I woke up in a world where bright white light bends its way through gauzy curtains and refracts and reflects into shapes on the wall; where muffled sounds echo up from the street below, just distant enough to make this little apartment feel like a cabin up high in the sky.
Here, in this world, on this morning, the only qualification for being called "Doctor!" is a white Doc McStuffins coat; and it's perfectly normal to don a sparkly tutu over any other article of clothing--or no clothes at all. There are masterpiece works of art coming to life on a miniature easel in the corner, though they'll likely never be seen, like the second bedroom off the right of the hall is a secret storehouse of created treasure. The native tongue is composed of words no one else has heard of; I consider myself proficient, and to witness the clear and simple communication between its speakers is a beautiful thing. I study their faces built from the smoothest porcelain skin, large round eyes carved out that seem to see all.

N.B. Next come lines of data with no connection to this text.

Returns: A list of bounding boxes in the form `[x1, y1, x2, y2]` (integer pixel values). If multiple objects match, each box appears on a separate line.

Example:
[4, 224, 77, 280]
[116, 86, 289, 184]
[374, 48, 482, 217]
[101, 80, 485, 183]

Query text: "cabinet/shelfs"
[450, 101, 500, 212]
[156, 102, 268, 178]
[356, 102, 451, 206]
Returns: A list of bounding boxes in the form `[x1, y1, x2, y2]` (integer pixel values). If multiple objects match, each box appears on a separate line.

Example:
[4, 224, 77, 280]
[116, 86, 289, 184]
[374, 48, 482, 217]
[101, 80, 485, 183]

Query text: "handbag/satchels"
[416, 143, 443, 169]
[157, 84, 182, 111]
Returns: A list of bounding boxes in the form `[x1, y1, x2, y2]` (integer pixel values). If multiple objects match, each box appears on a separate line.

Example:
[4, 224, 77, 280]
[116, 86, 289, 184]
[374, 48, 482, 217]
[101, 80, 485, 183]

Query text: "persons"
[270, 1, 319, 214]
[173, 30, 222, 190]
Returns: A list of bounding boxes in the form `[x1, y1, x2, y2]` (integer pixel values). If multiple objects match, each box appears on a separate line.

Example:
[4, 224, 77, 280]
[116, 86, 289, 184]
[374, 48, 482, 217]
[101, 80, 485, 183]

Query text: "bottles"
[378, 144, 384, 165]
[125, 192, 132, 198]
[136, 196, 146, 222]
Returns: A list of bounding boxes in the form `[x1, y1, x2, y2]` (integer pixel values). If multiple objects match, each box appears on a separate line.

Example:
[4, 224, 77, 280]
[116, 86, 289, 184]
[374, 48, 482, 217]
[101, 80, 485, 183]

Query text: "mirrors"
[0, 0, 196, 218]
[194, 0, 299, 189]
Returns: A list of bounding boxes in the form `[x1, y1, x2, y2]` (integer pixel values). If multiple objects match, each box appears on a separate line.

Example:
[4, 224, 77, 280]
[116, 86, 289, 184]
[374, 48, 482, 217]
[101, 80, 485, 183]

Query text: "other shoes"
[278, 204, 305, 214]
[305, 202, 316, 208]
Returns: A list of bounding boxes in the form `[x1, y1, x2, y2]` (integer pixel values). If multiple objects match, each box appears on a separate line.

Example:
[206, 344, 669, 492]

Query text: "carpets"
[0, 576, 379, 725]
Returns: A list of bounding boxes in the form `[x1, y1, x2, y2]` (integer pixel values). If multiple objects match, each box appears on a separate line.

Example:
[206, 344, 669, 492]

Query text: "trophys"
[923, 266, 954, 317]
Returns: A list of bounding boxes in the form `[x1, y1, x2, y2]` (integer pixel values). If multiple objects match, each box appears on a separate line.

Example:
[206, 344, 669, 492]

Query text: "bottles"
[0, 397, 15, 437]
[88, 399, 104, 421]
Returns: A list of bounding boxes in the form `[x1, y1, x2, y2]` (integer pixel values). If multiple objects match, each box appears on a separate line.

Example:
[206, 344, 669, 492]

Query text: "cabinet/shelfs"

I wasn't happy, at first, to wake up today. The bendy light felt foreign and too hard to bear alone this morning. In short: I didn't feel like doing all the things I had to do. I didn't want to be the housekeeper or the laundress or the disciplinarian or the Decider of All Things.
So, I wasn't. Instead, I was an anthropologist, privileged to have found this mystical spot to observe such rare and breathtaking and short-lived wonders, learning what they mean within the bigger picture, but mostly enjoying their tiny, simple perfection.